ELEC FYP/T Best Midterm Poster Awards 2021-2022
The Champion - Piu Suen FUNG, Kam Hung WONG
"Sensor System using Wireless Energy Harvesting" (Final Year Project)
This project aims to design and build an IoT sensor system that is powered by ambient radio-frequency energy which allows the sensor system to not be required to connect to any external power supply like the battery. The project can be separated into two parts: the RF energy harvesting part and the IoT sensor system part. The RF energy harvesting part needs to build the rectenna to extract, the redundant radio frequency power from the environment, which means that we can reuse the redundant power of our wireless mobile phone network. The IoT sensor system part requires low power consumption due to the power from RF being very low. The power budget of the system will be critical. Combining two parts will form an IoT system that does not require an external power supply.
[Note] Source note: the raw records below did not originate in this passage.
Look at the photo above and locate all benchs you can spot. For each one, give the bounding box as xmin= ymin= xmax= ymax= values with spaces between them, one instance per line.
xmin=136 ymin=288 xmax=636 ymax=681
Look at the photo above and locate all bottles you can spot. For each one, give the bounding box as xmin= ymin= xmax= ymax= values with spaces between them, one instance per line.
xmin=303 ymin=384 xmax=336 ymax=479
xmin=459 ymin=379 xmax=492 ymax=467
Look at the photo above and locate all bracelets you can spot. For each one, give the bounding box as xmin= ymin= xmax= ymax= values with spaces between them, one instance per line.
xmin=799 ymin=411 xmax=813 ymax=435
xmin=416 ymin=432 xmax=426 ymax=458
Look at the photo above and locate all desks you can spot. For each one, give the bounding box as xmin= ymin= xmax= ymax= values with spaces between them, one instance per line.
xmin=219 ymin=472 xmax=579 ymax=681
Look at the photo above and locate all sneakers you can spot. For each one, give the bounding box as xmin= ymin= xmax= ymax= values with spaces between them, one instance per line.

This project was supervised by Prof. Ross MURCH.
The Champion - Hon Hang Benny LEUNG, Yiu San LEUNG
"Motion Tracking Technology in Game Controllers" (Final Year Project)
It is a common fact that Hong Kong people are living a sedentary lifestyle, involving little or no physical activity. The threat to a person's well-being is further amplified in the lockdown period where most outdoor sports activity is prohibited as it poses a greater risk of spreading infection.
Our project aims to integrate motion capture technology into game controllers and gamify sport to create a dynamic and rewarding exercising experience.
In our project, we will utilize Kinect and IMU as tracking sensors. For IMU, in order to combine sensor data to perform pose recognition, sensor fusion algorithms, and signal filters are implemented to process raw data into the body part orientation and displacement. For Kinect, a game engine is developed to capture motion data and fuse it with IMU data.
A custom game will be developed to demonstrate the motion tracking capability of our controller.
This project was supervised by Prof. Vincent LAU.
The First Runner-Up - Chun Yu HO, Ka Yi KAN, Erqiang TANG
"Cloud Based Wireless Coverage Characterization" (Final Year Project)
This project aims to optimize the data collection process in the empirical measurements-based method through cloud computing and design a neural network which can accurately model the coverage of a wireless network. More specifically, the data required for modeling is directly collected from the end users through a mobile application and uploaded to a backend server on the internet, which is the cloud essentially. The cloud then feds the received data into the algorithm to train it. As more data gets collected, the algorithm can construct an accurate wireless coverage model of the target site.
This project was supervised by Prof. Vincent LAU.
The Second Runner-Up - Wai Ching TANG, Kin Kwan YEUNG, Ching Yuen YU
"Autonomous Docking and Recharging for Indoor Drones" (Final Year Project)
Drone is one of the cutting-edge technologies that bring us to the era of smart cities. Nowadays, drone application is becoming wider and more mature. However, short battery life is the major obstacle the slowing down drones’ evolution.
An autonomous charging system for indoor drones is proposed in the project to overcome the limitation caused by the shortage of battery life. The drone can navigate back to the dock and land automatically, while the charging dock will start charging the drone when the drone is successfully landed. When the charging process is finished, the drone can take off again and continue the mission. This is a fully automated and reliable solution for indoor drone operation.
This project was supervised by Prof. Wai Ho MOW.